2. `DELETE_ML_RESULTS`: A large number of machine learning models are implemented for the analysis (ie, a separate model for each country for each set of features, etc). After each model is implemented, results are exported (eg, predicted values from the model). [The script](https://github.com/dime-worldbank/big-data-poverty-estimation/blob/master/DataWork/04_poverty_estimation/01_pov_estimation.R) that implements the machine learning analysis checks which models have already been implemented by checking the results files. Only models that have not yet been implemented are implemented. Consequently, by default, the code will see all machine learning results and skip running machine learning models. By setting `DELETE_ML_RESULTS` to `TRUE`, machine learning results will be deleted, and machine learning models will be re-implemented. _NOTE:_ All machine learning models can take over 15 hours to run.
3. `EXPORT_TXT_REPORT_CODE_DURATION`: If set to `TRUE`, a .txt file will be exported that indicates how long the code took to run.

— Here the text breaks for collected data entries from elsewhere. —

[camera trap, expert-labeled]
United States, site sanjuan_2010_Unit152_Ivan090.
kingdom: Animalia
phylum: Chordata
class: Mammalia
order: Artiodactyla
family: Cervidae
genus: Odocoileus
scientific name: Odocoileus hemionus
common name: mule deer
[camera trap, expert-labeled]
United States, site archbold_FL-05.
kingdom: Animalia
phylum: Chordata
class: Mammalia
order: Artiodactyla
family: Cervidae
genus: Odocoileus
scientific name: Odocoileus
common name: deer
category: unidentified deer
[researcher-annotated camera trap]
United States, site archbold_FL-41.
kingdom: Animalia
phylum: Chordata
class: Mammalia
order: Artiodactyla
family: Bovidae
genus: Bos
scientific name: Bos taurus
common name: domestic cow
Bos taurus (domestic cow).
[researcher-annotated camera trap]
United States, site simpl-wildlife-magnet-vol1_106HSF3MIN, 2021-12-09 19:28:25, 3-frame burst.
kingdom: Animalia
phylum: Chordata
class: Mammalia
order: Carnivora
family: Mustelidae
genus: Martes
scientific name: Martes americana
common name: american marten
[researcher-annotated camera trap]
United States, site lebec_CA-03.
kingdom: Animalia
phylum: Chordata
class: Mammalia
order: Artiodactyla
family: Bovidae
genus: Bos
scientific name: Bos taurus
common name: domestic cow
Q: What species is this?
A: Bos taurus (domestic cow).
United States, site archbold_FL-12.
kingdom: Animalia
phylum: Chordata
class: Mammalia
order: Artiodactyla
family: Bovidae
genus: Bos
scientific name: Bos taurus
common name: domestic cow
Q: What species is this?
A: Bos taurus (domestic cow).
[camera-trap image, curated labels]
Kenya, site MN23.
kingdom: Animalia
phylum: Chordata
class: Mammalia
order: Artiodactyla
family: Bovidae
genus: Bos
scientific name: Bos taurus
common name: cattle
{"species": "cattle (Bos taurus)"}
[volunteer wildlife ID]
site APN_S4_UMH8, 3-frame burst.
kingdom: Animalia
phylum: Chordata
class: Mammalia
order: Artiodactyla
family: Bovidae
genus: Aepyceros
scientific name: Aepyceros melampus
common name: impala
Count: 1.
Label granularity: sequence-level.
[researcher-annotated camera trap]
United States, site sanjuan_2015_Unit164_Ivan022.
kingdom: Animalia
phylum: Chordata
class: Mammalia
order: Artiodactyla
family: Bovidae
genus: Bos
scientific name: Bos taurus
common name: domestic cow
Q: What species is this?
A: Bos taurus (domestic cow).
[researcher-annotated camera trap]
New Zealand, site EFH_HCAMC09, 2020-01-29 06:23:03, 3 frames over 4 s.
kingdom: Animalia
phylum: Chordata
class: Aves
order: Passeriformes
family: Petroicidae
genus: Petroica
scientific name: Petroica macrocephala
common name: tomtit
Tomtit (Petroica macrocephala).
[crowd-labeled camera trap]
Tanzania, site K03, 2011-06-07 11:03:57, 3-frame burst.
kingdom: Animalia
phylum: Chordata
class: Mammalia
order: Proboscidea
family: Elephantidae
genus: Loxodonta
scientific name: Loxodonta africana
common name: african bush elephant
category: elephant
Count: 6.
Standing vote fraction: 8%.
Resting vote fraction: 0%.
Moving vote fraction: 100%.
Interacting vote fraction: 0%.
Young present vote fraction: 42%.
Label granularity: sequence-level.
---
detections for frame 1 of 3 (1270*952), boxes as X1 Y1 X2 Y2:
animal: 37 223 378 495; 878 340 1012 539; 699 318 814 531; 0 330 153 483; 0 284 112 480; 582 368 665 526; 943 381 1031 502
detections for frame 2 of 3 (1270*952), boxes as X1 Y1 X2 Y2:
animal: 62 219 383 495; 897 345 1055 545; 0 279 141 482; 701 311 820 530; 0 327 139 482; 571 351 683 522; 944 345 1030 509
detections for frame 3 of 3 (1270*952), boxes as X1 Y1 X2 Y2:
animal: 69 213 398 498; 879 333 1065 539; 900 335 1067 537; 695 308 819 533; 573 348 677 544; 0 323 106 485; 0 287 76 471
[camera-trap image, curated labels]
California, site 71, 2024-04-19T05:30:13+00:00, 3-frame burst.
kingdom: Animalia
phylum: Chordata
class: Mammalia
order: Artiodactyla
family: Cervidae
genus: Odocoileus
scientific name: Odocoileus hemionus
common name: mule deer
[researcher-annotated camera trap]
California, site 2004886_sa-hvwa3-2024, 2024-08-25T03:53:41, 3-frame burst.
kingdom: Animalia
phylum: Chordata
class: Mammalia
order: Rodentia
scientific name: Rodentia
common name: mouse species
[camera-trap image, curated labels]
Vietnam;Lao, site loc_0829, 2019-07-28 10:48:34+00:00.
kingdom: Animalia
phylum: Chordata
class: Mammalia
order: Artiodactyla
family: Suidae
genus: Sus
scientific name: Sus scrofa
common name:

The main script produces all figures and tables for the paper, with one minor exception; the main script does not produce the [figure with example daytime satellite images](https://github.com/dime-worldbank/big-data-poverty-estimation/blob/master/Paper%20Tables%20and%20Figures/figures/example_daytime_images.png). [This script](https://github.com/dime-worldbank/big-data-poverty-estimation/blob/33cbed1be65afcc50b373f88c0835df8078bac22/DataWork/02_get_process_ancillary_data/CNN%20Features%20Predict%20NTL/example_images.ipynb#L599) produces the figure, but the figure requires satellite data to be downloaded, which can be done using [this script](https://github.com/dime-worldbank/big-data-poverty-estimation/blob/33cbed1be65afcc50b373f88c0835df8078bac22/DataWork/02_get_process_ancillary_data/CNN%20Features%20Predict%20NTL/01_create_ntlgroup_tfrecord_name_ntlharmon.R). All other figures and tables are generated based on the cleaned datasets and subsequent analysis.